And from then on, when you go to commit, you should only see your script and the .gitignore.

Note that there are a couple of alternative approaches that you could also consider. You could just add results/* to your .gitignore to ignore everything in the results folder. And you could also give the results folder its own .gitignore file.

What should you ignore vs. track?

  • Anything bigger than a couple Mb will slow down Git, and should be ignored.

  • Large input data files aren’t going to be modified anyway. Just keep them in a safe location and ignore them in your git repo.

  • Git is only useful for tracking changes to plain text. It will track changes to binary files, but the diff won’t mean anything to a human. Images, PDFs, Word/Excel/Powerpoint files should generally be ignored, unless they are small and you want to use Bitbucket to share them with collaborators.

  • If your scripts are 100% sufficient to reproduce the results (which they should be), you can ignore results files.

  • All code should always be tracked.

  • Notes and documentation are best kept in plain text, Markdown, RMarkdown or Quarto so they can be tracked with Git. If you use Markdown, it has the bonus of rendering nicely on Bitbucket.

  • Tab-delimited text files or CSVs containing sample metadata should be tracked. These files are small, text format, and provide very useful context for understanding your experiment. Plus, you might want to track changes, for example if you find an error in the metadata or if you need to make a column of notes about samples.

37 What makes a good commit?

A commit can be a typo fix in a single line of code. It can be a new function definition spanning 200 lines. It can involve a single file or many files. But here’s the most important thing. You should be able to describe the reason for your commit in 48 characters or so. All the changes in one commit should have been made for the same reason. If it’s your first commit and you are adding a bunch of files that you have already been working on, “Initial Commit” is fine for a commit message. Otherwise try to keep it fine grained. Each commit acts as a ‘checkpoint’ that you can roll back to, and if you should find that you need to roll back, you will benefit from having made several small commits instead of one or two very large ones.

As an experienced coder, I would even say I rely on my emotions to know when to commit. If I find myself thinking, “Yeah, I finally got this thing to work!” then it is time to commit. If I think “This way might work, but I think I should delete it and try a different way” then it is also time to commit.

I will frequently be making one set of changes, then get distracted and see something else that needs to be fixed. That’s fine. Even within one file, I can split the changes into multiple commits. You can fine-tune these even more with git add -p on the command line.

38 Examples of git commands in action

38.1 Status

The status command mostly is used to tell you which of the files that git is tracking have changed since your last commit. So if you type:

git status

and then hit enter. You may see something like the output below.

You can learn several valuable things from git status:

  • What branch you are on

  • What files have been staged

  • What files have been changed, added, or deleted, but not staged yet

  • How many commits have been made but not pushed yet

38.2 Diff

The diff command is usually used to compare your current file to some past commit. So a command like:

git diff my_test_script.R

Will show you what has changed with my_test_script.R since the last commit.

Under the @ signs, you will see code that changed, surrounded by unchanged code for context. In this case we see + signs next to lines that were added. If we had deleted some lines, we would see - signs next to those lines.

> [Given material]:
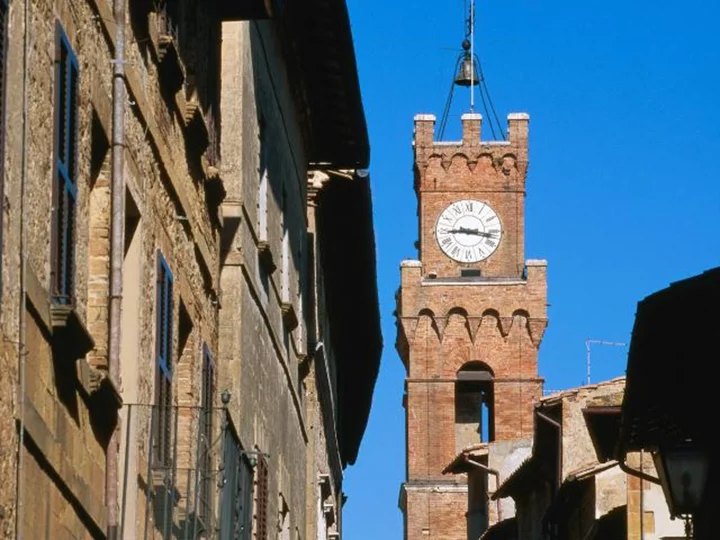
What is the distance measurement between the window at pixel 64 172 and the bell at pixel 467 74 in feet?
269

> [What is asked]:
**A)** State whether each of the following agrees with the Git passage, answering yes or no and quoting the deciding words of the Git passage: (i) all code should always be tracked; (ii) CSV files containing sample metadata should be ignored; (iii) the reason for a commit should be describable in roughly 48 characters.
**B)** According to the Git passage, what commit message is acceptable for a first commit that adds files already being worked on?
**C)** Resume the Git passage after its final sentence, carrying on its explanation of Git commands.
None of the data is needed for what is asked here.

> [Answers below]:
**A)**
(i) Yes: "All code should always be tracked."
(ii) No: "Tab-delimited text files or CSVs containing sample metadata should be tracked."
(iii) Yes: "You should be able to describe the reason for your commit in 48 characters or so."

**B)** "Initial Commit" is fine for such a commit message.

**C)**
If you insert or delete many lines, git diff will put its output into less, meaning you can scroll through it with the space bar and/or arrow keys, and press q to quit.

You can also use git diff to compare two files. Now you can find all the differences between “dissertation_analysis_final_2022-11-30.R” and “dissertation_analysis_final_FINAL_2023-01-15.R”, which you made before you knew how to use Git. If you want to practice, you can test this by making a copy of your script and call it something like “my_test_script_new.R”. After copying, you will want to make some edits to the new one. And then do this:

git diff --no-index my_test_script.R my_test_script_new.R

38.3 Add

To stage files, and let git know that we want to track changes in them, we use the git add command. It looks like this:

git add my_test_script.R

And then (after adding), you can check the status to see what will have changed:

git status

Now you can see that my_test_script.R is officially staged.

As I mentioned before, if you made a lot of changes to a file but you only want to commit some of those changes, you can do a command like

git add -p README.txt

Now you have an interactive interface where you can decide what changes you want to stage. Hit “y” to stage this hunk of the file. Bigger hunks will have an “s” option to split them up into smaller pieces.

38.4 Commit

The git commit command makes a commit and saves a checkpoint. You can use it with the -m flag so that you can add a commit message inline, or if you don’t use the -m flat, then you can use an editor (it will open up vi by default) to write your message. Either way: you will be expected to craft a short commit message. Try to write something specific and short that reminds you of the changes in this commit. There is a real art to writing good commit messages, and a lot of people struggle to put meaningful things in their messages. It is a great habit to cultivate though as it can save you a LOT of effort later.

git commit -m "Also added 5+3"

38.5 Push and pull

The git push command is pretty straightforward. This command just syncs your local copy with the original bitbucket repository. You won’t generally need any other arguments unless you want to push a specific branch.

If there are changes in Bitbucket that aren’t in your local copy (for example, if you have copies of the repo on multiple computers, or you are collaborating with someone else), you can also use the git pull command to get your copy all caught up with changes that may have been push’d by others into Bitbucket.

38.6 Deleting, moving, and renaming files

To remove files from git you will need to use git rm to remove any files or git mv to move or rename them.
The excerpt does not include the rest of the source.